Seafood gumbo originated with the French Creole settlers in Louisiana. Marrying classic French techniques, African American spices and local ingredients, the stew is a literal melting pot. Gumbo was influenced both by Creole cooking made famous in New Orleans and the country styles Cajun cooking from Acadiana (French Louisiana). There are many different interpretations of gumbo, but they all start with a dark roux and end as a rich, thick stew.
A traditional French technique, roux combines equal parts of oil or butter and flour into a paste. Add the ingredients to a heavy-bottomed sauce pan over medium-low heat and stir it continually until it's completely combined. For gumbo you want to cook the roux until it becomes a dark brown color, about 20 to 25 minutes. Stir continually to avoid clumps.

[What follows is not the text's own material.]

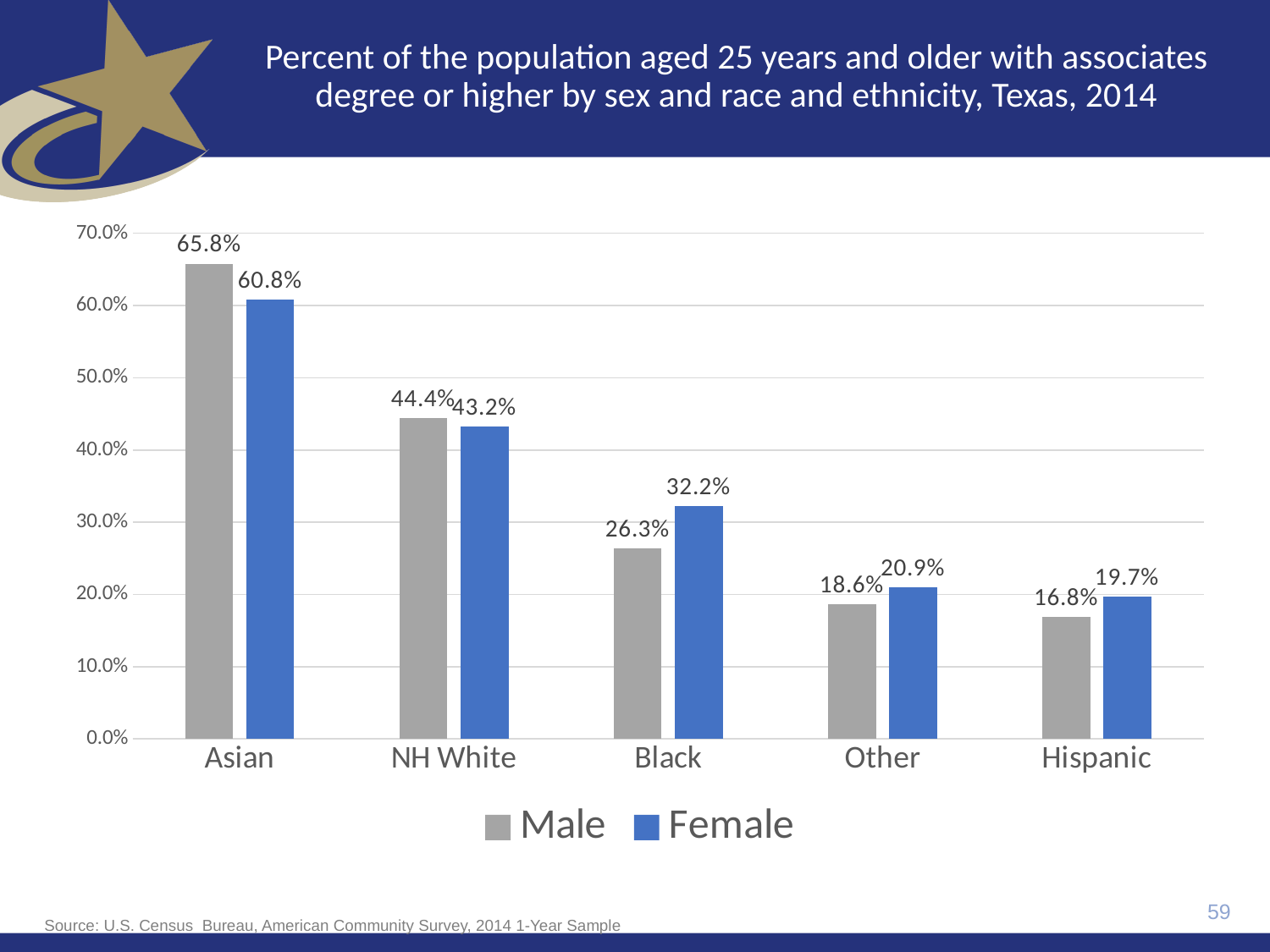
Which category has the lowest Male value? Hispanic Which is larger for NH White, the Male value or the Female value? Male What is the Female value for Black? 32.2% What is the difference between the Male and Female values for Asian? 5.0% Which category has the highest Female value? Asian What kind of chart is shown on the slide? bar chart What is the Male value for Asian? 65.8% Is the Male value for Black greater or less than 30.0%? less What is the difference between the Female and Male values for Black? 5.9% How many series does the legend list? 2 What is the Female value for Hispanic? 19.7% How many race and ethnicity categories are shown on the x axis? 5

The Creole trinity replaces the carrots in the French mirepoix, which also includes onions and celery, with green peppers. Traditionally you would use a ratio of 2:1:1, but if you like one vegetable more than another, increase the amount of that one and use less of the other. But don't omit any vegetable or you will change the flavor completely.
Seafood gumbo reflects the abundance of seafood available on the coast of Louisiana. Use the freshest ingredients available at your local seafood counter. Add whatever you like, but keep in mind that seafood cooks quickly, and you do not want to add it until the gumbo is almost done.
The addition of liquid makes the gumbo a stew. You can keep it simple and use water, but seafood stock and clam juice add even more flavor. Okra often appears in gumbos, as does hot sauce. And, if you can find it, gumbo file, or sassafras root, traditionally gets added toward the end of cooking. Serve the gumbo with a scoop of cooked white rice.